→ **What you have to do**: Count the lines in the records below that contain the word "this". Reply with the number alone.

------ Excerpted records ------

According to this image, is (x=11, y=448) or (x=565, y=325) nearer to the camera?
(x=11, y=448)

------
------ Excerpted records ------

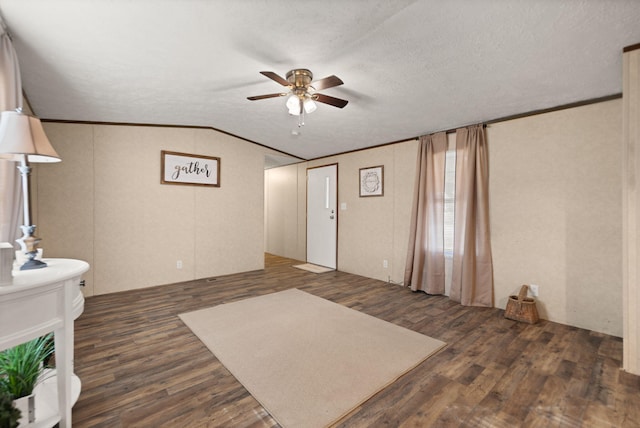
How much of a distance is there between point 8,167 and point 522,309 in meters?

------
------ Excerpted records ------

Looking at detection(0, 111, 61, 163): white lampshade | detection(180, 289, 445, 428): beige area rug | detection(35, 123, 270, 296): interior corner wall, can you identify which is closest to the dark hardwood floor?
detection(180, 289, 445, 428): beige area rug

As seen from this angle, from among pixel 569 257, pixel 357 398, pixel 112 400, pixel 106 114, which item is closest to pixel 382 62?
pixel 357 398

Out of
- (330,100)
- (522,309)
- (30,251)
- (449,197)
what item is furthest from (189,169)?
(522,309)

------

→ **The output**: 2